DATASET EXTRACT:
>> Begin

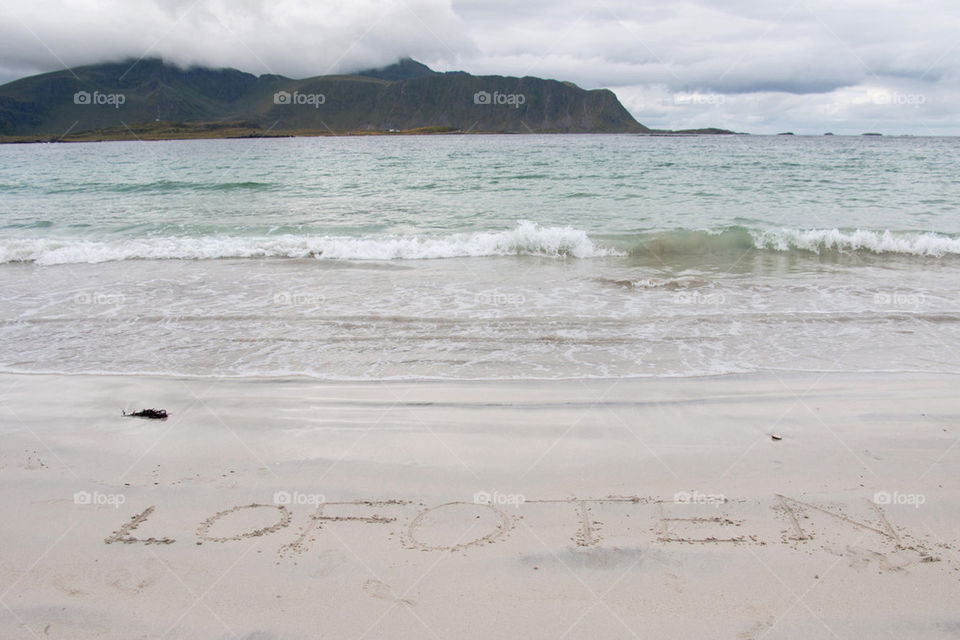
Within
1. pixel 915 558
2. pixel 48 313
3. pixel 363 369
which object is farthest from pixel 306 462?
pixel 48 313

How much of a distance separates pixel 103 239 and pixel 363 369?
13.0 metres

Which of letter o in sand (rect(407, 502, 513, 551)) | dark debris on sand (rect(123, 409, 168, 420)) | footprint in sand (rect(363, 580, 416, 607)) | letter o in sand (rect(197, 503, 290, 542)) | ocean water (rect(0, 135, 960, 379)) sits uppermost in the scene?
ocean water (rect(0, 135, 960, 379))

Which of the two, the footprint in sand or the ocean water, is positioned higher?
the ocean water

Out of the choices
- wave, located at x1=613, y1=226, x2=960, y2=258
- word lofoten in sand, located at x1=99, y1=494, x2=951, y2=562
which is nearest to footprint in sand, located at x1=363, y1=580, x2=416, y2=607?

>> End

INSTRUCTIONS TO FOLLOW: Please change "footprint in sand" to "shoe print in sand" everywhere in the data above, and write out the data again with nothing else altered and the pictures left out.

RESULT OF THE TASK:
Within
1. pixel 915 558
2. pixel 48 313
3. pixel 363 369
which object is farthest from pixel 306 462?
pixel 48 313

How much of a distance separates pixel 103 239 and pixel 363 369?
13.0 metres

Which of letter o in sand (rect(407, 502, 513, 551)) | dark debris on sand (rect(123, 409, 168, 420)) | shoe print in sand (rect(363, 580, 416, 607)) | letter o in sand (rect(197, 503, 290, 542)) | ocean water (rect(0, 135, 960, 379)) sits uppermost in the scene?
ocean water (rect(0, 135, 960, 379))

Which of the two, the shoe print in sand or the ocean water, is positioned higher?
the ocean water

Out of the choices
- wave, located at x1=613, y1=226, x2=960, y2=258
- word lofoten in sand, located at x1=99, y1=494, x2=951, y2=562
which is nearest to shoe print in sand, located at x1=363, y1=580, x2=416, y2=607?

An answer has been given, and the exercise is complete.